What is a good mirror for the office?

For office or home hallways, a quarter-, half-, or full-dome mirror is a good choice. For example, a quarter-dome mirror can allow people walking toward a blind corner to see around the corner and avoid running into another person or object. For surveillance purposes, a full-dome can offer panoramic views of wide open areas. The smaller (12"x18") "roundtangular" can also be used in an office or store to watch areas where a 180º view is not needed. For example, aisles and entrance areas. The larger round mirrors (26" and 30") are commonly used in convenience stores where they can be placed across the room and still provide a good (detailed) view of persons in the store.

Which Mirror is good for outside?

For outside uses--such as, in driveways, alleys, parking garage, entrances, and exits--a round convex mirror works very well. The "roundtangular" mirror also works well and will allow you to avoid the sun more than the round mirror, and some customers feel it has a more attractive design. Both mirrors work equally well at viewing left to right angles. There is  more information on the Driveway and Traffic Safety Mirrors page.  

How do I decide what kind of backing I need for my mirror?

For inside use, any of the mirrors will work, however the inside hardboard backed and lightweight mirrors are less expensive and therefore recommended. Inside use mirrors are used in stores, office buildings, daycare and classrooms just to name a few places. The mirror lens and mounting hardware are the same with a single centered swivel mount and wall bracket. NOTE: For the 26” and larger mirrors made for outside use, there are slightly different hardware configurations explained as below under the heading “How to mount the mirror”.

The coated hardboard back and ABS plastic backed mirrors can be used inside or outside and will hold up to mild weather conditions.

For the ultimate in durability and longevity we recommend using a steel backing for outside. The steel-backed mirror is strong and the lens is sealed allowing the mirror to stand up to all but the worst of weather conditions. The steel backed mirrors are being used in many outdoor applications including driveway exits, mountain roads, parking lots and construction sites.

On all of the mirrors made for outside use and including the Coated hardboard and ABS backed mirrors, have a molded rubber seal around the perimeter of the mirror for added protection and strength. The inside-use-only mirrors also have a rim however some mirrors (starting with SA-PLX…) have a thin plastic seal around the outside edge, which is fine for inside use. The RP-xxx and AL-xxx models have the same heavy-duty rim on both the inside and outside use models but not sealed for water resistance or glued for wind resistance.

Where there is exposure to rain, wind and/or freezing and thawing (even without wind), you should consider the steel backed mirror for longevity.

Any area protected from wind inside or outside the office, home, garage, factory or any other location protected from high winds, the ABS or coated hardboard backed mirrors are a good choice and will last a very long time. NOTE: If there is intense sun exposure to the back of the mirror, we suggest going with the steel back.

——————

Prompt 1:
Decide whether each statement below agrees with the text about choosing mirrors. Answer yes or no for each and quote the exact words of the text that settle it.
(a) A steel backing is recommended for mirrors used outside.
(b) The inside hardboard backed mirrors cost more than the other mirrors.
(c) The larger round mirrors are commonly used in convenience stores.

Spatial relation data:

——————

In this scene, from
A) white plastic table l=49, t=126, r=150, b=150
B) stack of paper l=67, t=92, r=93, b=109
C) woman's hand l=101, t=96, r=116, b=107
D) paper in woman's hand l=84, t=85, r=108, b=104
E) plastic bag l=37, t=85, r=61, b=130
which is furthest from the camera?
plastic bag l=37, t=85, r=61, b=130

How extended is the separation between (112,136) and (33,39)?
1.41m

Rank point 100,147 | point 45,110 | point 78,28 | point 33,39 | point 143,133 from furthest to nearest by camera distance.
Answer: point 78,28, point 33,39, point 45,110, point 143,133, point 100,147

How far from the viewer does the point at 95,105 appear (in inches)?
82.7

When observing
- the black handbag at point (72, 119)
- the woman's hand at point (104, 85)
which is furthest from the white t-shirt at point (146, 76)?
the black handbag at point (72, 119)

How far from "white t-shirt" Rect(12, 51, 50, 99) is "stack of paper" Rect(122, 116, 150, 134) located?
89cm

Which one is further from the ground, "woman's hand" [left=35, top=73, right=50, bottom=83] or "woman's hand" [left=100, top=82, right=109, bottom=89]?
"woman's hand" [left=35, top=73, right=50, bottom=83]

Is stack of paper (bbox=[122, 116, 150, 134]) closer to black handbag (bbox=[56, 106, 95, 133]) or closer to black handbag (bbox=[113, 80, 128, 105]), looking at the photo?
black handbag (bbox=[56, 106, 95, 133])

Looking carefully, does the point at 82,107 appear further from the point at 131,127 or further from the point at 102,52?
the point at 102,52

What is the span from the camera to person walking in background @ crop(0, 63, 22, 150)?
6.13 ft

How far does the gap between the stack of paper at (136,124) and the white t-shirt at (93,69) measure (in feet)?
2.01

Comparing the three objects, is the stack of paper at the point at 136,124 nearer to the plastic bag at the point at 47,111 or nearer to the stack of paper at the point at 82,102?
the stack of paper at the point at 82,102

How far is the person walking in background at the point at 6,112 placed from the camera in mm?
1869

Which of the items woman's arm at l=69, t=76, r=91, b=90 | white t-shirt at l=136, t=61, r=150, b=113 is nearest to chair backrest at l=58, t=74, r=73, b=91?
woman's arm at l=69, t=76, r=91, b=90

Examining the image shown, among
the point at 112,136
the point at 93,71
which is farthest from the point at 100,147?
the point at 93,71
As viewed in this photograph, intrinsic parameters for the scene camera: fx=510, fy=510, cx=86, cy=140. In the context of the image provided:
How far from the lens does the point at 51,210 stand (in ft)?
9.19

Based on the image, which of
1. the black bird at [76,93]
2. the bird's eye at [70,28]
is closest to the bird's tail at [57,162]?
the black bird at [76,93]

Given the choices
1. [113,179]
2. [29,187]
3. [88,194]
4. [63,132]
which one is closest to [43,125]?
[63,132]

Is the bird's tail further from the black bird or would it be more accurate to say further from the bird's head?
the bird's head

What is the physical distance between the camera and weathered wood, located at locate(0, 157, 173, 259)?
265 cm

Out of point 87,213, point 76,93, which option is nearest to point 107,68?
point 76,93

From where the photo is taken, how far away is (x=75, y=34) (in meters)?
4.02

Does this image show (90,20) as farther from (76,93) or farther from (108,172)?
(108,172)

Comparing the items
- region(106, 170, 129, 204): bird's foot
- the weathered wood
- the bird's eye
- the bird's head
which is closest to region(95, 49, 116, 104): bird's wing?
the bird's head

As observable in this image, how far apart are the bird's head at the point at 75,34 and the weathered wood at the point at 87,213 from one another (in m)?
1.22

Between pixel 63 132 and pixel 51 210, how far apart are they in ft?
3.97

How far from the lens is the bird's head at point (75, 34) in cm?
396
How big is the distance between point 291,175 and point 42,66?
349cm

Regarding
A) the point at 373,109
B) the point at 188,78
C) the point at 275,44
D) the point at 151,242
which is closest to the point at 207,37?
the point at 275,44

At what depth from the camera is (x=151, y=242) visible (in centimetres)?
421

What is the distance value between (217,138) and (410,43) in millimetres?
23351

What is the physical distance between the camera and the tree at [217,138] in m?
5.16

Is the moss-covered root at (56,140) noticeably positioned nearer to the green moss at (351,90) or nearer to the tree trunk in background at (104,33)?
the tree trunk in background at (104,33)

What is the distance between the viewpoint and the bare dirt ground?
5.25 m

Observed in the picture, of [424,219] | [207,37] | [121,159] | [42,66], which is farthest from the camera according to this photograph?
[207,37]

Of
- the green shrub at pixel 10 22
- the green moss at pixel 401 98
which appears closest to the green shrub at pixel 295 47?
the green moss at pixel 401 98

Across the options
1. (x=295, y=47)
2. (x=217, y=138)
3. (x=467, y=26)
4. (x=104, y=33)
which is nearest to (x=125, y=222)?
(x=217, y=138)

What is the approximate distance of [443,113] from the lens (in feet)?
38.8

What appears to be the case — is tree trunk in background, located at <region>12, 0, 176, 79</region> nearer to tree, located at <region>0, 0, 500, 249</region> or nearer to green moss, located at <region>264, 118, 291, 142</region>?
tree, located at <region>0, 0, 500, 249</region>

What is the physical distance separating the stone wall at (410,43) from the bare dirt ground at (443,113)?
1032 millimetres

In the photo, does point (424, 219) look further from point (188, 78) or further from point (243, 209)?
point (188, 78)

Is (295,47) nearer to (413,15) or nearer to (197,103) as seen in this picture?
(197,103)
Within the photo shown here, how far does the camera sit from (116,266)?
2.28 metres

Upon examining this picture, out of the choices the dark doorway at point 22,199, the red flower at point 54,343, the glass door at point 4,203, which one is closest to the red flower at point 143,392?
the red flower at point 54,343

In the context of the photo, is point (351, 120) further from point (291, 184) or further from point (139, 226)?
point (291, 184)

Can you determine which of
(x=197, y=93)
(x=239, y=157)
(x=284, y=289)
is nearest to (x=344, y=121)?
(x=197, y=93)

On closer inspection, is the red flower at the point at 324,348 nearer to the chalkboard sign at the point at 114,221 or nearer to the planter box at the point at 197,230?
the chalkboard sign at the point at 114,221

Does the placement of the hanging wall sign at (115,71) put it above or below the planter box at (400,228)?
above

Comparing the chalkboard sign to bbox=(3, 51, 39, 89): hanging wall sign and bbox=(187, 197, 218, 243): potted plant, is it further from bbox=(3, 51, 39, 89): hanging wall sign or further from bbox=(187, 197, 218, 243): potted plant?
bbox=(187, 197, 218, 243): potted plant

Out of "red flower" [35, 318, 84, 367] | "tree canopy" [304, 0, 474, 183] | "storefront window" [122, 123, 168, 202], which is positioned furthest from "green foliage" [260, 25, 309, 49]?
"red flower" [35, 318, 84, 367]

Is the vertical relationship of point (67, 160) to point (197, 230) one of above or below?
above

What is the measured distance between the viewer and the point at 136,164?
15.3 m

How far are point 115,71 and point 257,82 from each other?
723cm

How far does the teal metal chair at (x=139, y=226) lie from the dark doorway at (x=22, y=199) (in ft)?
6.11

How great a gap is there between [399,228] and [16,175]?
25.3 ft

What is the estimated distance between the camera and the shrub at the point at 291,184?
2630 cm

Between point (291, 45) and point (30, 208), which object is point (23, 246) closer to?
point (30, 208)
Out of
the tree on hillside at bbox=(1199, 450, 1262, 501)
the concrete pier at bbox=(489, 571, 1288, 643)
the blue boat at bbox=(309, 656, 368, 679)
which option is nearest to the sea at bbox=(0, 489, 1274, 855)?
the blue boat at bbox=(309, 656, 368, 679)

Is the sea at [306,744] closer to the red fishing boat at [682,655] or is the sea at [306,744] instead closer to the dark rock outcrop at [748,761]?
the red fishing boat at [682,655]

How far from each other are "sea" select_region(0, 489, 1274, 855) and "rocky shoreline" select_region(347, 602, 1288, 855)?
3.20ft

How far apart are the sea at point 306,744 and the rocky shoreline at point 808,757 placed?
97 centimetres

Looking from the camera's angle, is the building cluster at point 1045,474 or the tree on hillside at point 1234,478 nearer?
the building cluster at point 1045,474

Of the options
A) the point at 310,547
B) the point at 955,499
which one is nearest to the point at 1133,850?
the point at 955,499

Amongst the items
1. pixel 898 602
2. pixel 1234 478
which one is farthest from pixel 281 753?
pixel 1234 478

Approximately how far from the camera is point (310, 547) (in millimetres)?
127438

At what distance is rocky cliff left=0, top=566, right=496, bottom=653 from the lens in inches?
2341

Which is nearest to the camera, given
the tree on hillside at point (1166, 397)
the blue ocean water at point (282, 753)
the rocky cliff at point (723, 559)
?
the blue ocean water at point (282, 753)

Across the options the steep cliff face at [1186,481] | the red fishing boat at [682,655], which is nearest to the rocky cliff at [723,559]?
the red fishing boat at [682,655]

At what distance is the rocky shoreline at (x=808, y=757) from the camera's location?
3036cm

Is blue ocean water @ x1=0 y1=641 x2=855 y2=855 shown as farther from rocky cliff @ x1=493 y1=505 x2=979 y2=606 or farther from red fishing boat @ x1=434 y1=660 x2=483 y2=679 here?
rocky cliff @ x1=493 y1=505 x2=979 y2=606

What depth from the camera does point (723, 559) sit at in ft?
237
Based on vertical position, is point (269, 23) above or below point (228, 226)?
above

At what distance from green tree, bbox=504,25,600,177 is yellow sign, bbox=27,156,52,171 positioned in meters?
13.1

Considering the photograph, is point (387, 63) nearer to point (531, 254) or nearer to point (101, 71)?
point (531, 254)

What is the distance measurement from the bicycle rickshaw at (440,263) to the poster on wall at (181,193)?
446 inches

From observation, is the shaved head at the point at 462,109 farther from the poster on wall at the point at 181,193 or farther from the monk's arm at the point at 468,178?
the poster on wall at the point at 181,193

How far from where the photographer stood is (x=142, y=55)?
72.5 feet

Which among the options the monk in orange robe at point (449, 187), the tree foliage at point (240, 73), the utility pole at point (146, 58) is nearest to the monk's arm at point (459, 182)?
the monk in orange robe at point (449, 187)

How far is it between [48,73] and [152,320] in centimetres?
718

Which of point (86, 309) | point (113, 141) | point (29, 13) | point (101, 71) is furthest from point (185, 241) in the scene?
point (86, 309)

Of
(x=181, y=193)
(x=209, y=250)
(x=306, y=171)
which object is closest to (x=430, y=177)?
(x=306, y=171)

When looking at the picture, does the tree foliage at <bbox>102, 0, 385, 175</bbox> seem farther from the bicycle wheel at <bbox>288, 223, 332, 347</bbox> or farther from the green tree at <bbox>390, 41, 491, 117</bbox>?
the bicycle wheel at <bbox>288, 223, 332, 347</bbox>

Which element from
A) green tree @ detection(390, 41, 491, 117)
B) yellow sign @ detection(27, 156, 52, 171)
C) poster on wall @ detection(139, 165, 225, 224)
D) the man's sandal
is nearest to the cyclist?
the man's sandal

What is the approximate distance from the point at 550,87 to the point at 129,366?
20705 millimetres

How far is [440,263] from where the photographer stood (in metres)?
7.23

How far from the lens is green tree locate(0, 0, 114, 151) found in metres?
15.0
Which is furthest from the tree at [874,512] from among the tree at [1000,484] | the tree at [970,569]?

——————

Prompt 2:
Retype the records from the line containing "How far is it" through the last line of the records, inclusive, with no changes.

Answer 1:
(a) Yes: "For the ultimate in durability and longevity we recommend using a steel backing for outside."
(b) No: "the inside hardboard backed and lightweight mirrors are less expensive and therefore recommended."
(c) Yes: "The larger round mirrors (26" and 30") are commonly used in convenience stores"

Answer 2:
How far is it between [48,73] and [152,320] in centimetres?
718

Which of point (86, 309) | point (113, 141) | point (29, 13) | point (101, 71) is furthest from point (185, 241) in the scene?
point (86, 309)

Of
(x=181, y=193)
(x=209, y=250)
(x=306, y=171)
which object is closest to (x=430, y=177)?
(x=306, y=171)

When looking at the picture, does the tree foliage at <bbox>102, 0, 385, 175</bbox> seem farther from the bicycle wheel at <bbox>288, 223, 332, 347</bbox> or farther from the green tree at <bbox>390, 41, 491, 117</bbox>?
the bicycle wheel at <bbox>288, 223, 332, 347</bbox>

Which element from
A) green tree @ detection(390, 41, 491, 117)
B) yellow sign @ detection(27, 156, 52, 171)
C) poster on wall @ detection(139, 165, 225, 224)
D) the man's sandal
is nearest to the cyclist?
the man's sandal

What is the approximate distance from the point at 550,87 to the point at 129,366?
20705 millimetres

How far is [440,263] from where the photographer stood (in metres)?
7.23

How far from the lens is green tree locate(0, 0, 114, 151) found in metres?
15.0
Which is furthest from the tree at [874,512] from among the tree at [1000,484] | the tree at [970,569]?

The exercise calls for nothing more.